Ketua Panitia Pelatihan Jurnalistik MUI Sultra, Dr. Arzal Tahir, mengatakan, perkembangan teknologi informasi sangat pesat, sehingga model dakwah juga harus menyesuaikan teknologi digital. Menurutnya, perlu adanya pemahaman bersama dalam menggunakan media sosial yang baik dan benar secara positif.
Apalag saat ini video viral dimana-mana, sehingga masyarakat harus lebih objektif dan hati-hati melihat konten-konten yang lebih baik sesuai nilai-nilai agama.
MUI Sultra mengambil peran memberikan pemahaman Jurnalistik terhadap organisasi masyarakat, pemuda dan mahasiswa.
“Kita harapkan peserta yang ikut pelatihan bisa menjadi pelopor bermedia sosial yang baik dan benar. Sehingga mendistribusikan materi dakwah secara visual, untuk mengedukasi masyarakat Sulawesi Tenggara,” ujar Dr. Arzal, Kamis, (29/1).

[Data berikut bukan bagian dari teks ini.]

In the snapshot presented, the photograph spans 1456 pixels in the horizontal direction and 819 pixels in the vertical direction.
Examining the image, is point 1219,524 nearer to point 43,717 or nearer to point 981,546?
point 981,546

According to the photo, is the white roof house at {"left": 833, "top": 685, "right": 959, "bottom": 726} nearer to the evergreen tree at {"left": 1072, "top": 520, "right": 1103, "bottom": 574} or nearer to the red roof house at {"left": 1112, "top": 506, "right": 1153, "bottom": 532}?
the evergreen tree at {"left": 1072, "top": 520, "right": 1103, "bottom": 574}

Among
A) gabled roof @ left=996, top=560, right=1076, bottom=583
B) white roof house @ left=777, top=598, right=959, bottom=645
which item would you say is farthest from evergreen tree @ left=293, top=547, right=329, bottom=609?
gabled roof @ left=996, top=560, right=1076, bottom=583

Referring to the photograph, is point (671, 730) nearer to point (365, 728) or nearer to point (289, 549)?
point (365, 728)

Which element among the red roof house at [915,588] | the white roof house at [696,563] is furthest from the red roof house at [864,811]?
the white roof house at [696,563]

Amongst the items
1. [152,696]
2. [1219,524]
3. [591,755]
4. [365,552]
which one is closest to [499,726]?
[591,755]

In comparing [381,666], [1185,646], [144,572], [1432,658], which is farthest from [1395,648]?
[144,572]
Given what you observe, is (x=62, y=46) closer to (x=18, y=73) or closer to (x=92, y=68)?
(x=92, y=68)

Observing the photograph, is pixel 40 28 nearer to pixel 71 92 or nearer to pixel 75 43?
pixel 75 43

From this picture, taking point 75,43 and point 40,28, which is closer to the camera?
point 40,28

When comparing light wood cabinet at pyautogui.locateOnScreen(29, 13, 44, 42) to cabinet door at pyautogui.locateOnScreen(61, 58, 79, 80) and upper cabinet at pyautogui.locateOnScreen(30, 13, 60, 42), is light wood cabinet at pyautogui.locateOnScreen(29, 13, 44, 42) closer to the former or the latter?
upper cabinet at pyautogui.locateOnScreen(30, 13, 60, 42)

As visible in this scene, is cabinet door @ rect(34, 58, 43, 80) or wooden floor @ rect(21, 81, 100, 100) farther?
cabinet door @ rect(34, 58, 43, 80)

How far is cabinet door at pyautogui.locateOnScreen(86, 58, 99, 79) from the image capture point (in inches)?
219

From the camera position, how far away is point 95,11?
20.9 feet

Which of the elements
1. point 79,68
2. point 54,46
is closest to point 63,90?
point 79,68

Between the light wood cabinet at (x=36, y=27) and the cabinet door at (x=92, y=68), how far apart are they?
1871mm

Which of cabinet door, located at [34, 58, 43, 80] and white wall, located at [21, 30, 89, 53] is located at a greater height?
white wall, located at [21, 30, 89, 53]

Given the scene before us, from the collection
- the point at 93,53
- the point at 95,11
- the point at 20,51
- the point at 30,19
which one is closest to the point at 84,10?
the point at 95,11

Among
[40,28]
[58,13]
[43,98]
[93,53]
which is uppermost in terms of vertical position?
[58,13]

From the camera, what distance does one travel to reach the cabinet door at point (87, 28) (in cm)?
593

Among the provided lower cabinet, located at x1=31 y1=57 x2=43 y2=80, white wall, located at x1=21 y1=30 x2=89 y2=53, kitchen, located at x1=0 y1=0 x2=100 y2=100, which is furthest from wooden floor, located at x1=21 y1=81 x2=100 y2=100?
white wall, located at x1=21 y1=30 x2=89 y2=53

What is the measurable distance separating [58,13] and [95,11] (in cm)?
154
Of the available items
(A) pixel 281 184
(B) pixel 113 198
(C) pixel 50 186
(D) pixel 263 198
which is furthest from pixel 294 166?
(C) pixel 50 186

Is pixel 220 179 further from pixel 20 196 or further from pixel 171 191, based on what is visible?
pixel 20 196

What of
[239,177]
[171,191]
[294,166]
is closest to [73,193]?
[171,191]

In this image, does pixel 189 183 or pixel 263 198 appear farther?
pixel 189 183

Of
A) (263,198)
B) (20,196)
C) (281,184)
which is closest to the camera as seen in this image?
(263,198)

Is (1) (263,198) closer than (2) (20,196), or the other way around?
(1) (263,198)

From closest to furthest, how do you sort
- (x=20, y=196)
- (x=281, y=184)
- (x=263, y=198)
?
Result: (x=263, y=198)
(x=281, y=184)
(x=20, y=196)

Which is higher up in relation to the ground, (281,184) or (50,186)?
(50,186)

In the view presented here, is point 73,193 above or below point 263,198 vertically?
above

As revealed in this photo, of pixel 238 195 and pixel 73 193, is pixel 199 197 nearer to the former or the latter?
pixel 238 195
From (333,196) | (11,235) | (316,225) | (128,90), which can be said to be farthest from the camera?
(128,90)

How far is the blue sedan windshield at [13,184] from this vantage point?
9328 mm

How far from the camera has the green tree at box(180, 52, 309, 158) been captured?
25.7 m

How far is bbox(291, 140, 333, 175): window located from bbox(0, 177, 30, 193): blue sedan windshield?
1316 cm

Sementara itu Ketua Umum MUI Sultra, diwakili Ketua Bidang Informasi dan Komunikasi MUI Sultra, Arzidik Asuru, menyampaikan, perkembangan teknologi yang pesat perlu adanya transformasi dan komunikasi metode dakwah dengan secara narasi visual. Apalagi secara visual bisa diakses semua pihak dengan mudah melalui media sosial.
“Mudah-mudahan pelatihan memberikan manfaat bagi Ormas, pemuda, dan mahasiswa dalam mengunakan media sosial yang Islami dan bijak. Cerdas bermedsos sehat, dan bijak sosial media, sesuai kaidah-kaidah Islam,” urainya.